Das Kings Consort belegt
eindrucksvoll, wie aufregend die Kompositionen Sebastian Knüpfers
heute noch sein können. Foto: Jim Four
Die eigentlichen diskografischen Entdeckungen im Bereich der alten
Musik fanden im Jahr 2000 auf einem anderen Terrain statt. Es scheint,
als hätten sich die Interpreten verschworen, den dunklen Kontinent
des 17. Jahrhunderts aufzuhellen, der selbst von den Größen
Monteverdi und Schütz kaum erleuchtet wird.

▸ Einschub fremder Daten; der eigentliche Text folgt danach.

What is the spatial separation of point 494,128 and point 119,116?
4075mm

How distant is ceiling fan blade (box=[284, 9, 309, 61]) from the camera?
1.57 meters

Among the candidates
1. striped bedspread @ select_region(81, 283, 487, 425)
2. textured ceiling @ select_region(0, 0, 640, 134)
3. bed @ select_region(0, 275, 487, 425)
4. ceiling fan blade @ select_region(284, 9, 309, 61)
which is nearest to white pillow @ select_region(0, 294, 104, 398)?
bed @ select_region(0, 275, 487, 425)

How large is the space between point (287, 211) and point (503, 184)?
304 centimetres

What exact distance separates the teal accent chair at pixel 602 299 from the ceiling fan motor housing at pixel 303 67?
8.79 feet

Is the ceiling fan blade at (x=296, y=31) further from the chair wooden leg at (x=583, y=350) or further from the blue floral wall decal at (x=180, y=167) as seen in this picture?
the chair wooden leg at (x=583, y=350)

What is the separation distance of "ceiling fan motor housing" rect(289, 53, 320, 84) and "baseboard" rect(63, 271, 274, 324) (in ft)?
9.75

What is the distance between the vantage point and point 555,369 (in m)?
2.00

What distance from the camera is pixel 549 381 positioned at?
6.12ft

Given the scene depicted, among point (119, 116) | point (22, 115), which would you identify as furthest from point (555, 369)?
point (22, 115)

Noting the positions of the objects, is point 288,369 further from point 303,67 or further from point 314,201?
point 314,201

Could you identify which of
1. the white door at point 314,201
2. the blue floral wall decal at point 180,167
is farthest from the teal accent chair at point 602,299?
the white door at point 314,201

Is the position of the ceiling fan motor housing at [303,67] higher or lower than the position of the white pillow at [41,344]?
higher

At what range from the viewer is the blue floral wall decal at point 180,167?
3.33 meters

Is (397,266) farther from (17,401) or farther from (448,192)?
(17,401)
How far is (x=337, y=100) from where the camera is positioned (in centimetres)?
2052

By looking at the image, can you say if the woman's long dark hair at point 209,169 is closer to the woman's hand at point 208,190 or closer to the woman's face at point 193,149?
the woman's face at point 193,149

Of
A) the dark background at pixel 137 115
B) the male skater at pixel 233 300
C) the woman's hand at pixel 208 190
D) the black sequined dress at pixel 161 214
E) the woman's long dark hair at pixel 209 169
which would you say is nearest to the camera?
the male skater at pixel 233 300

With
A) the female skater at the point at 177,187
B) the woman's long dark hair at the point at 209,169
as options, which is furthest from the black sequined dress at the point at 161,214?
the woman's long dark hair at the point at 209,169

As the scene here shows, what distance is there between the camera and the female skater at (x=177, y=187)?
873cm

Während sich die Musik des Hochbarock längst die Konzertsäle
und Kirchen erobert hat, begegnet man der Musik des Frühbarock
außerhalb von Spezialistenzirkeln kaum. Dies ist die Chance
der Tonkonserve CD und sie hat sie weidlich genutzt. Plötzlich
hört man mit eigenen Ohren, dass Bachs Vorgänger nicht
die trüben Funzeln waren, als die sie uns in der älteren
Bach-Literatur oft entgegentreten. Allzu leicht sind wir ja geneigt,
auch die Musik einem geradlinigen Fortschrittsdenken zu unterwerfen,
mit dem sie nichts zu tun hat.
Fünf CDs gewiß willkürlich, aber nicht untypisch
ausgewählt stellen unter Beweis, dass auch abseits der
musikalischen Zentren und von Namen, denen man bisher höchstens
in Lexika begegnete, hörenswerte, ja oft großartige Musik
geschrieben wurde. Christoph Demantius (15671643) hat fast
sein gesamtes Leben als Kantor im sächsischen Freiberg verbracht.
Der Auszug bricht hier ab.